● What you need to do:
• 1. Retype the treatment excerpt, starting with "Treatment options that" and going on through "(Grade C, weak).".
• 2. According to the treatment excerpt, what grade is given to the suggestion that citrate treatment may be considered in patients with DD?

Prenatal testing and preimplantation genetic testing are possible if a disease-causing pathogenic variant in the CLCN5 or OCRL genes has been identified in the family. Female carriers can benefit from these tests depending on local legislation. The final decision is personal after discussion with an expert multidisciplinary team.

TREATMENT

Mineral losses are typically treated with oral supplements, as in other forms of renal Fanconi syndrome aiming to improve serum concentrations. It is often impossible to normalize serum concentrations.

While progress has been made in the last decades to get more insight into the pathophysiology and natural course of DD, little is known about how to reduce stone formation and how to prevent the progressive loss of kidney function. The insidious decline of GFR over decades has hampered the design of controlled trials in humans addressing hard endpoints. Therefore, treatment recommendations are based on pathophysiological considerations, animal studies in knock-out models, or observations using surrogate endpoints.

Treatment options that may be considered on a personalized basis

Citrate

We suggest that citrate treatment may be considered in patients with DD, in particular in the presence of nephrocalcinosis/stone disease (Grade C, weak).

● Entries supplied:
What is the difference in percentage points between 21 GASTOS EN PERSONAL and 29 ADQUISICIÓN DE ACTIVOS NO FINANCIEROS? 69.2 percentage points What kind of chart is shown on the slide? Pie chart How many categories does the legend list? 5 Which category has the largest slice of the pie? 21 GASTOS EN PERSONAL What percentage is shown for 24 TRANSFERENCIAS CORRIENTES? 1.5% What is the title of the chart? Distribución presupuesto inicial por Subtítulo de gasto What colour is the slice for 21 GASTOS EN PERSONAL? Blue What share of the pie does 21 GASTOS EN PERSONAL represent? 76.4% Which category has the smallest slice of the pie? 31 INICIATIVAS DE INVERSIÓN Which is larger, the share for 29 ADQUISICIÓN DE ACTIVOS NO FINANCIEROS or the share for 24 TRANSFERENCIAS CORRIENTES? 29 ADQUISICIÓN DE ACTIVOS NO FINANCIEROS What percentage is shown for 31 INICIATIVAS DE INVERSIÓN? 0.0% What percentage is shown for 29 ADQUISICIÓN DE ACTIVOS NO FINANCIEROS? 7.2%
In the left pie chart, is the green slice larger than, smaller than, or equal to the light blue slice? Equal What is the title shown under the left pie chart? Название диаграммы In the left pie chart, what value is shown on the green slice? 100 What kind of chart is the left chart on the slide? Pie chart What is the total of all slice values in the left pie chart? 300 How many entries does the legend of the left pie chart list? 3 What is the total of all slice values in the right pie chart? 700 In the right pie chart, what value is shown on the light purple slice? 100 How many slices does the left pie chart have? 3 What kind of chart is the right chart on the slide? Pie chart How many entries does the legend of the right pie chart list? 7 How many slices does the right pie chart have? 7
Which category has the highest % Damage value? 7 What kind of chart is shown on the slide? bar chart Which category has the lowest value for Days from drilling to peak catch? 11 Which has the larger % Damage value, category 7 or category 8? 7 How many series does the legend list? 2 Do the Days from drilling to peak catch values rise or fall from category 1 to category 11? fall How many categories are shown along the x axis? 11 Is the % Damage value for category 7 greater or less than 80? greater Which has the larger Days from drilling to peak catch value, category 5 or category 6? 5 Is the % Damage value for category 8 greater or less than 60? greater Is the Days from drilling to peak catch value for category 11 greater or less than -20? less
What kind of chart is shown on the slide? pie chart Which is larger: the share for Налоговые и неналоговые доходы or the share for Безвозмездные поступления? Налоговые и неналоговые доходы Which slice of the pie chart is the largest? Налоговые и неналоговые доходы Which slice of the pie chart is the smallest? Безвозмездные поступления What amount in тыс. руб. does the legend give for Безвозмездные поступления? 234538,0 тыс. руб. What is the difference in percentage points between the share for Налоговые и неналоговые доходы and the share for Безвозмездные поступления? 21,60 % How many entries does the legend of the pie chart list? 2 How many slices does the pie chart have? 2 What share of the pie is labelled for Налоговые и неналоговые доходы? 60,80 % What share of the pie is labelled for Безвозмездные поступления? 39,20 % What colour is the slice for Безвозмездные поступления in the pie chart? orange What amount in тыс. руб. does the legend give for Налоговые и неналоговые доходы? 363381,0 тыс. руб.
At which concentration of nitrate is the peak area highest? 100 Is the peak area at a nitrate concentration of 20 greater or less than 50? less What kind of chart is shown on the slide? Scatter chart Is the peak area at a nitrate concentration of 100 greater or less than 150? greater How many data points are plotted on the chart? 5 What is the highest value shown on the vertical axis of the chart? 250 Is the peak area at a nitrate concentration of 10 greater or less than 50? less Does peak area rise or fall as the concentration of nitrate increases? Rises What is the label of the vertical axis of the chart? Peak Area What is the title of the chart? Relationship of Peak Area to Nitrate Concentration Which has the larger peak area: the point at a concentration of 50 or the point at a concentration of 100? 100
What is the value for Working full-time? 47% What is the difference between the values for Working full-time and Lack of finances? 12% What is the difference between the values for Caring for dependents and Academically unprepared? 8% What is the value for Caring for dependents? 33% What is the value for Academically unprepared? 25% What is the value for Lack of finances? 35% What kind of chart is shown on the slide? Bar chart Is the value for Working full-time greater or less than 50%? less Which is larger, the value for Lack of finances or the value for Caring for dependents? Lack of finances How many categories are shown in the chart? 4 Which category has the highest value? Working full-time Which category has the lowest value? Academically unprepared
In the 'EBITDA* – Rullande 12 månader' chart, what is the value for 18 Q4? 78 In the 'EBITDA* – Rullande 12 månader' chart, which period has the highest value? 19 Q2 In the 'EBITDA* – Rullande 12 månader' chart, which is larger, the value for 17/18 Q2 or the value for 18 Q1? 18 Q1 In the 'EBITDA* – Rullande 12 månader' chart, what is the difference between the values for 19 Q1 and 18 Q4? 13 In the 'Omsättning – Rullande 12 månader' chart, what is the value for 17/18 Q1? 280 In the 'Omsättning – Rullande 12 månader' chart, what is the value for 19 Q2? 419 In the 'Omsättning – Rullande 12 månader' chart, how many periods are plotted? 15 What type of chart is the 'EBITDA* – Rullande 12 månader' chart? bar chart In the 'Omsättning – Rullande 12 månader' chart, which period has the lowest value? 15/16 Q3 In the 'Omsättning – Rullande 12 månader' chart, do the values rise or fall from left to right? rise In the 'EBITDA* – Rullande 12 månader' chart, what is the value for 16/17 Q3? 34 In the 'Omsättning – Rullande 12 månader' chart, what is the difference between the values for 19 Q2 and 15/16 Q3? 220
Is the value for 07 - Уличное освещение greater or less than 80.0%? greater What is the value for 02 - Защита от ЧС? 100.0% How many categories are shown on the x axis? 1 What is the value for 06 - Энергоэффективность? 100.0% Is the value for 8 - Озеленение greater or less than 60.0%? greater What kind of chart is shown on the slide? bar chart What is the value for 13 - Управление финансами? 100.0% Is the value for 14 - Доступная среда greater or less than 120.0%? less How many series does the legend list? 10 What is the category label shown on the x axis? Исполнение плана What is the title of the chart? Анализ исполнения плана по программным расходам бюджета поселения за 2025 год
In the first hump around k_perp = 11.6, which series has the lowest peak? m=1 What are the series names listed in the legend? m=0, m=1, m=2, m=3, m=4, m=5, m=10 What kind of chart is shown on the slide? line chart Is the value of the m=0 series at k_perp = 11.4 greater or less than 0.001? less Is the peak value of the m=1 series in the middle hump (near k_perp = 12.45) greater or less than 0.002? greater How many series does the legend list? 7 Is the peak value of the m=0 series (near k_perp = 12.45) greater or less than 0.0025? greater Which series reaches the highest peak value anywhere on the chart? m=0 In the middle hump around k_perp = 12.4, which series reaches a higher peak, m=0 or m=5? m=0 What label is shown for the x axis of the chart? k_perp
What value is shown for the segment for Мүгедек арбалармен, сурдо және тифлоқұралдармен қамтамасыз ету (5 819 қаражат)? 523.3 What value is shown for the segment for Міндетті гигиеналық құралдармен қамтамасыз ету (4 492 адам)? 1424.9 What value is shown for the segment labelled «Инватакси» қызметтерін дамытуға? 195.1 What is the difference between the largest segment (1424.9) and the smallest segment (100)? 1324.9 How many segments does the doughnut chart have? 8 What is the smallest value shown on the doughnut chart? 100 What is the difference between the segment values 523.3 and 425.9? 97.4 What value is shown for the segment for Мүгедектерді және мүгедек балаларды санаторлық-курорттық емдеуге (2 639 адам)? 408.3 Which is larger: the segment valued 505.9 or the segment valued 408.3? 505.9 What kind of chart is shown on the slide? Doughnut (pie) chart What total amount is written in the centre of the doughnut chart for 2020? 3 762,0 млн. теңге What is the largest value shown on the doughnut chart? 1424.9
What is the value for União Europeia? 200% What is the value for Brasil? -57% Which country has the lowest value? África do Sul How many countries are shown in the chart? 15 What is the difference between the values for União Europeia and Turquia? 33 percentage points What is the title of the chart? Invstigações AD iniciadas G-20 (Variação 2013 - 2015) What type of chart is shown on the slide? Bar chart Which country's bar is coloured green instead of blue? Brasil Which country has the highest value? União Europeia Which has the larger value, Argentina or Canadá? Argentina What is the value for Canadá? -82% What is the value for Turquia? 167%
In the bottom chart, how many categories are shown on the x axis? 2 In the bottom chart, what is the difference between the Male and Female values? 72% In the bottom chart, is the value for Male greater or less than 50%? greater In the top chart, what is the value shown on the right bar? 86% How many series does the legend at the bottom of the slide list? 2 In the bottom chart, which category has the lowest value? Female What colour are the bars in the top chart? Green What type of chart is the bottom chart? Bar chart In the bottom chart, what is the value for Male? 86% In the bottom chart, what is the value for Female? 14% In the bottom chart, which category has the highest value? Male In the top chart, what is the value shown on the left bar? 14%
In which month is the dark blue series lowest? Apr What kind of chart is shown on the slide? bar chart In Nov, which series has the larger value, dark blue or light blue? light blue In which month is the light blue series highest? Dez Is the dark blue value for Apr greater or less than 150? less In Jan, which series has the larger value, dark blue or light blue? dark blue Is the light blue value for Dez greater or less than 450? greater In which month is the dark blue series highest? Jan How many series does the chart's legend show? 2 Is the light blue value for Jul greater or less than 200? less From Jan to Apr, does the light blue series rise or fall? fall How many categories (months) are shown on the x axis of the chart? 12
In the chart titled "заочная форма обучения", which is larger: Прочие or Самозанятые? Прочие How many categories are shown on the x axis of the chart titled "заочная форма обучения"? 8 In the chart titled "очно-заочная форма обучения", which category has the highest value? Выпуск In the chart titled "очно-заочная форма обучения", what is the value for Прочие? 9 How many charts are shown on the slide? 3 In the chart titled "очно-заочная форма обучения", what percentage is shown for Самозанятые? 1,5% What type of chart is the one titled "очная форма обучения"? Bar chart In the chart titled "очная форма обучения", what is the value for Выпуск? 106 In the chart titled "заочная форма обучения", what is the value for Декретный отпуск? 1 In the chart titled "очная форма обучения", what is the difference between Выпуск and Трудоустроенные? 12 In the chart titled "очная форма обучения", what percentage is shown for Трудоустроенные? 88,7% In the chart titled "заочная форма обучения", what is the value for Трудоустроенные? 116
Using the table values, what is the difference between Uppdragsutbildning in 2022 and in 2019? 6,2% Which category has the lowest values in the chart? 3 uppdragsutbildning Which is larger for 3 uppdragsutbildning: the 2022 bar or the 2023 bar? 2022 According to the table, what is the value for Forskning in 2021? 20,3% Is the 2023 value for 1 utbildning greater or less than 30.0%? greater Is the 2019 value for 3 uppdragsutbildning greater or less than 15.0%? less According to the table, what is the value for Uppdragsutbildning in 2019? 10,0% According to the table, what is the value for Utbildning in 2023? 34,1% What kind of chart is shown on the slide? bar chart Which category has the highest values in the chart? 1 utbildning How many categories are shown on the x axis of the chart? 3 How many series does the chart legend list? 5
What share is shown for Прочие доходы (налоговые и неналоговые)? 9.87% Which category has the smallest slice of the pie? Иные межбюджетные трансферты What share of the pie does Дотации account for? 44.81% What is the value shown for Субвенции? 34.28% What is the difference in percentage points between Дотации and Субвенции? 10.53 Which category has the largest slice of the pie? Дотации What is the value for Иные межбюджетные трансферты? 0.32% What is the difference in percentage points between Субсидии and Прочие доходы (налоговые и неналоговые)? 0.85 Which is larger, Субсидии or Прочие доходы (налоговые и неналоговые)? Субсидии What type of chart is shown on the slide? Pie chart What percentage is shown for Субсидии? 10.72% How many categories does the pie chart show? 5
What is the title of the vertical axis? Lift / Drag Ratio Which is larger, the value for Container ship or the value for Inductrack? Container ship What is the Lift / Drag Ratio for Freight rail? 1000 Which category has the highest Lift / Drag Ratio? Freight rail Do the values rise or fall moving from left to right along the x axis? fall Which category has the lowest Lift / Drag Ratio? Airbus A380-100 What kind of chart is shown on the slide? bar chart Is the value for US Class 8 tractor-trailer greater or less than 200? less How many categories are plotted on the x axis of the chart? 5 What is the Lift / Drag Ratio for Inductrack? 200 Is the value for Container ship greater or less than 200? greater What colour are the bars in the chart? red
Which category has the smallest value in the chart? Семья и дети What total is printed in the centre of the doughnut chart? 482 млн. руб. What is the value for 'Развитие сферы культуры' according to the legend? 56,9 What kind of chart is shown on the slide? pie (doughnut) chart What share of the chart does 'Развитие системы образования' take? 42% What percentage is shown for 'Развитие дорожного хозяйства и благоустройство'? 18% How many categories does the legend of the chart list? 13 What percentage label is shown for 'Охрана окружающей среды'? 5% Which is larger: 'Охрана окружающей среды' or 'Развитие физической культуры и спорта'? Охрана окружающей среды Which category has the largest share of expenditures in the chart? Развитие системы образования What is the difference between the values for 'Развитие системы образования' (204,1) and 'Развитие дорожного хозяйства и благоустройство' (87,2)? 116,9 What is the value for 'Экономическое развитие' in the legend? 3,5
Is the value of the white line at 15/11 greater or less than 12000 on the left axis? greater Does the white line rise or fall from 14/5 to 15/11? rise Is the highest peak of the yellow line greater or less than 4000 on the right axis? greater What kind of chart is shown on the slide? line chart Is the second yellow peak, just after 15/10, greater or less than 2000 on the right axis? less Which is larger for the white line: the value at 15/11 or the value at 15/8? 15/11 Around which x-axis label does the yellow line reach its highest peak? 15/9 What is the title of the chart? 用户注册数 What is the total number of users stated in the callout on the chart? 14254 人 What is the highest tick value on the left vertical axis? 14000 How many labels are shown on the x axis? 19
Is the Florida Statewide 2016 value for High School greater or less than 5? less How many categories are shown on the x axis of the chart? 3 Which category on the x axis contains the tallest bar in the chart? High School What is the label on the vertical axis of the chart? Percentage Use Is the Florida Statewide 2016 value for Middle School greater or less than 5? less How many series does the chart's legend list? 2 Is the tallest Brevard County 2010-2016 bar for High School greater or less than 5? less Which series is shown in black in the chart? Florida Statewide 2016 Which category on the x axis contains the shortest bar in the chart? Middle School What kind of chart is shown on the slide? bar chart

● Responses by task:
• 1.
Treatment options that may be considered on a personalized basis

Citrate

We suggest that citrate treatment may be considered in patients with DD, in particular in the presence of nephrocalcinosis/stone disease (Grade C, weak).

• 2. Grade C, weak.